Now that we understand how Hashgraph fits into the ecosystem and how it can be used, we’ll describe in detail how the actual algorithm works. We base our description here on the May 31 whitepaper and associated materials. Swirlds and Dr. Baird have certainly made improvements in the 20 months since publishing, especially with regards to practical details that the whitepaper leaves open.

The system consists of N nodes connected to one another an asynchronous network. We assume that up to N/3 of the nodes can behave arbitrarily, lying or breaking the rules of the algorithm. We also assume that the network can behave arbitrarily, dropping or delaying packets in any way, as long as one requirement is met: any two honest nodes can eventually communicate, potentially after some unknown but bounded amount of time. This is a typical “Byzantine” setting, and gives any hypothetical attacker about as much power as any algorithm could hope to withstand.

Each node manages a directed acyclic graph (DAG) data structure called a Hashgraph. Vertices in Hashgraph are called “events” and consist of a set of transactions, the event’s parents, a timestamp, and a signature from the node that created an event. The timestamp indicates the real world time when a node claims to have created an event. This value will later be used to indirectly determine event’s position in the final ordering. The event’s transactions and parents are encoded using a collision resistant hash function, so a single event certifies the entire gossip history up to the event’s creation. Any nodes that see an event see the same history for that event, including all of its ancestors and the edges between those ancestors. The entire consensus process is based on gossiping events and analyzing the local copy of the Hashgraph.

What you will do »
• a. From the Hashgraph passage, extract the portion starting at "Now that we" and ending at "whitepaper leaves open.".
• b. Extend the passage on how the Hashgraph algorithm works, picking up right after its last sentence.

Data lines »
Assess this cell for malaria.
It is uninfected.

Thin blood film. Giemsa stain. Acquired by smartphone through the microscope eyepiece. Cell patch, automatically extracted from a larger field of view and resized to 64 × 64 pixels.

Task results »
• a.
Now that we understand how Hashgraph fits into the ecosystem and how it can be used, we’ll describe in detail how the actual algorithm works. We base our description here on the May 31 whitepaper and associated materials. Swirlds and Dr. Baird have certainly made improvements in the 20 months since publishing, especially with regards to practical details that the whitepaper leaves open.

• b.
The Hashgraph data structure tracked by every node. Each circle is an event, created by a node when it receives gossip. (From the Hashgraph Whitepaper)

Nodes constantly gossip with each other by randomly selecting a peer and sending every event the that the peer does not know of, in topological order. When receiving gossip, nodes add to their graph any valid event (hashes match parent and valid signature) they had not yet seen. At the end of the sync, the receiving node creates and signs a new event that includes any transactions the receiving node intends to submit. This newly created event encodes and affirms the statement “I received gossip from this peer, and here is what I learned”.

These gossip interactions grow the Hashgraph in a consistent way. Since the hash function is collision resistant, every node agrees on the history of every event. This gives Hashgraph a powerful tool: Anything that depends entirely on an event’s history will match across all nodes. Hashgraph uses this tool to give every event two important properties: A round number, which puts a particular node’s events in a monotonically increasing order; and a binary value called “witness” which is true whenever an event is the first created by a particular node in a round.

The two properties above can be immediately determined once an event has been created. Most of the time in distributed systems, things are not so simple. Any binary decision that must be agreed on by multiple nodes can be in one of three states: “definitely yes”, “definitely no”, or “undecided”. When a decision is “definitely yes”, we mean that no honest node will every output “no” for that decision. Until a node is certain that none of its peers will output “no”, it must keep the decision in an “undecided” state.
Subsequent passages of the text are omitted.